‹ Cours familier de Littérature - Volume 10Chapitre 50 sur 158 · XXIV - XXV

XXIV - XXV

En relisant ces poëmes, nous rencontrons à chaque parabole ou à chaque récit des pages de cette perfection de langue et de cette onction d'âme. Si quelqu'un pouvait faire une épopée évangélique par la foi et par le talent, c'était M. de Laprade; mais nul ne peut faire qu'une doctrine soit une poésie, ou qu'une morale soit un drame.
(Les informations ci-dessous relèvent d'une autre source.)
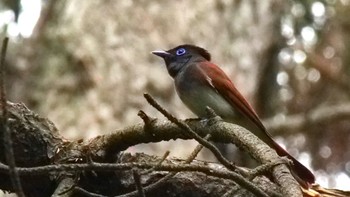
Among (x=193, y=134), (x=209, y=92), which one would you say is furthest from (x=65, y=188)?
(x=209, y=92)

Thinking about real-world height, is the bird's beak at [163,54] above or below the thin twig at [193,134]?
above

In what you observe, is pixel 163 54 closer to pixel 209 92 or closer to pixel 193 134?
pixel 209 92

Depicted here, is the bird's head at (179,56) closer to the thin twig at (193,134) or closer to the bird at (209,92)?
the bird at (209,92)

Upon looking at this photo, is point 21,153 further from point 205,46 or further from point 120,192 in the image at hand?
point 205,46

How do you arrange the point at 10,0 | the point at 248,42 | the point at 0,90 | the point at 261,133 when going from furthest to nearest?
the point at 10,0
the point at 248,42
the point at 261,133
the point at 0,90

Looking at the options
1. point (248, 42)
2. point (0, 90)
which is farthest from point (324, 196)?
point (248, 42)

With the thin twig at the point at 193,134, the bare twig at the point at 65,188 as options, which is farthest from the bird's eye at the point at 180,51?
the thin twig at the point at 193,134

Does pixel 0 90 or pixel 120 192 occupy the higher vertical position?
pixel 120 192

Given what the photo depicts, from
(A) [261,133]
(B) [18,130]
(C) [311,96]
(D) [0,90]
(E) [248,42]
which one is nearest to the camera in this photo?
(D) [0,90]

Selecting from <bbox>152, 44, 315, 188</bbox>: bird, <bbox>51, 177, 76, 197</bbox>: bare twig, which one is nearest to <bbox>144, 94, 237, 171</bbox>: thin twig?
<bbox>51, 177, 76, 197</bbox>: bare twig
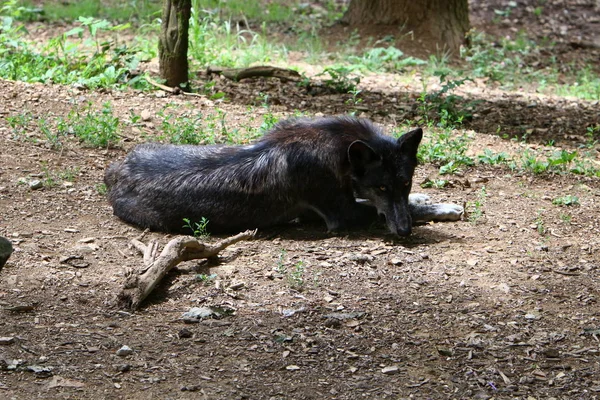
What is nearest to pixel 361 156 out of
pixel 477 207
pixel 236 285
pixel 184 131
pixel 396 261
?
pixel 396 261

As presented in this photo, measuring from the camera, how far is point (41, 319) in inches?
208

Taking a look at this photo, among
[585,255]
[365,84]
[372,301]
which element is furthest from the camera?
[365,84]

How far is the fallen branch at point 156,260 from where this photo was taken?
18.1ft

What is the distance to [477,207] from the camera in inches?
290

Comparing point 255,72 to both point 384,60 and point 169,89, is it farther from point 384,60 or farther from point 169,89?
point 384,60

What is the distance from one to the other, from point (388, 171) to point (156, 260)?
2.20m

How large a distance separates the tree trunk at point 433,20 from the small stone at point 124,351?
10.6 meters

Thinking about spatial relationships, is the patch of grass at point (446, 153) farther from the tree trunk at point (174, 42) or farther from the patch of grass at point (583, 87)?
the patch of grass at point (583, 87)

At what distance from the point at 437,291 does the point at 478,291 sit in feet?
0.97

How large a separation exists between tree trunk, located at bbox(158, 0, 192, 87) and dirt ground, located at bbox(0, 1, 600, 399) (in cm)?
251

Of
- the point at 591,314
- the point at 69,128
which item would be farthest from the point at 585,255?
the point at 69,128

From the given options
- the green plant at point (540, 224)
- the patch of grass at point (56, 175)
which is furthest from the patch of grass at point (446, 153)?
the patch of grass at point (56, 175)

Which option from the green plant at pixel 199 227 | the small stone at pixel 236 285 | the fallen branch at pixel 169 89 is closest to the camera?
the small stone at pixel 236 285

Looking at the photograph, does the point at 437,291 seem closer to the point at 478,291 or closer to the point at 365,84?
the point at 478,291
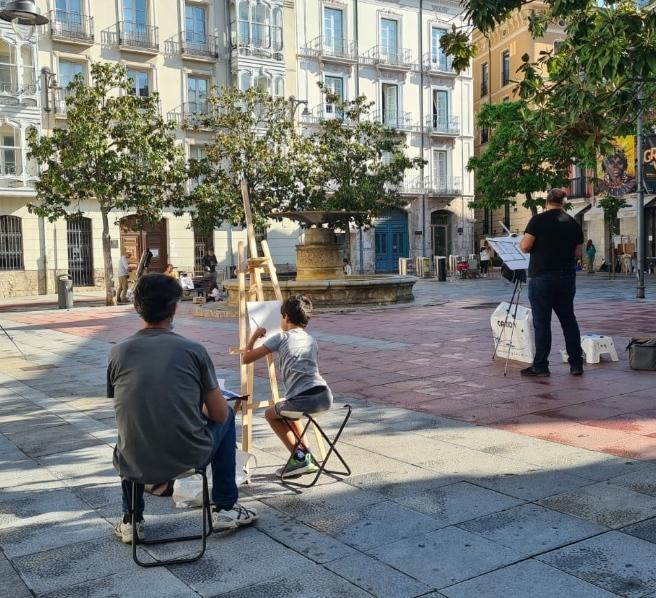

La vraie poésie de Laprade, c'est la poésie de ce temps, c'est la nature. Il y reviendra, il y revient déjà dans le dernier volume qu'il vient de publier, les _Idylles héroïques_. On sent partout dans ces idylles ce retour à la nature, seule inspiratrice infaillible des vrais poëtes, les poëtes de sentiment. Les montagnes du Forez, cette Auvergne du Midi, berceau de son enfance, les scènes de la vie agricole, vrai cadre de toute poésie, les fenaisons, les moissons, les vendanges, les semailles, les mille impressions douces, fortes, tendres, tristes, rêveuses, qui montent au coeur de l'homme agreste dont le goût n'est pas encore blasé par la vie artificielle des cités, tous ces évangiles des saisons qui chantent Dieu par ses oeuvres dans le firmament comme dans l'hysope, sont les textes de ces délicieuses compositions. C'est la terre réfléchie dans une âme pure et transparente comme l'onde du Lignon cher à d'Urfé, du Lignon qui dort sous l'ombre des rochers de son cher Forez après avoir écumé en grondant du haut de ses montagnes.

Cher pays de Forez, je te dois une offrande! Terre où, dans mon berceau, les chênes m'ont parlé, Ta sève et ton murmure en ma veine ont coulé; Il faut qu'un cri d'amour aujourd'hui te les rende.

C'est toi qui la première, au sentier du désert, Fis marcher pas à pas mon enfance inquiète, Qui m'as nourri d'un miel dans les bois découvert, Et, dans l'eau du torrent, m'as baptisé poëte.

C'est ton doigt maternel qui dirigea mes yeux Sur l'alphabet sacré des couleurs et des formes, Et, dans l'accent divers des sapins ou des ormes, M'apprit à pénétrer des mots mystérieux.

Par toi, dans l'ombre sainte, enfant des vieux Druides, J'ai connu des grands bois le sublime frisson; Poursuivant l'infini des horizons fluides, Par toi, des hauts sommets je fus le nourrisson.

Mon aile s'est ouverte au vent que tu déchaînes; Enivré de ton souffle, à l'odeur des prés verts, J'ai senti circuler, de mon sang à mes vers, L'esprit qui fait mugir les taureaux et les chênes.

Près d'une eau qui frémit sur son lit de gravier, Sous l'aune où le geai siffle, où se rit la linotte, De l'hymne universel m'enseignant chaque note, Tu conduisis mes doigts sur ton vaste clavier.

J'appris des laboureurs et des batteurs de grain Ce rhythme indéfini qui dans l'écho s'achève; Que de soirs, j'ai trouvé, dans ce vague refrain, Enfant, un doux sommeil, jeune homme, un plus doux rêve!

Le foyer et le champ, les récits de l'aïeul, Tout ce qui pour le coeur compose la patrie, Tous ces trésors que j'aime avec idolâtrie, Cher pays de Forez, je les tiens de toi seul.

Tous mes fruits ont germé sur tes douces collines; Ma sève ne sort pas d'une immonde cité; Si je fleuris au sol où je fus transplanté, C'est que je garde encor ta terre à mes racines.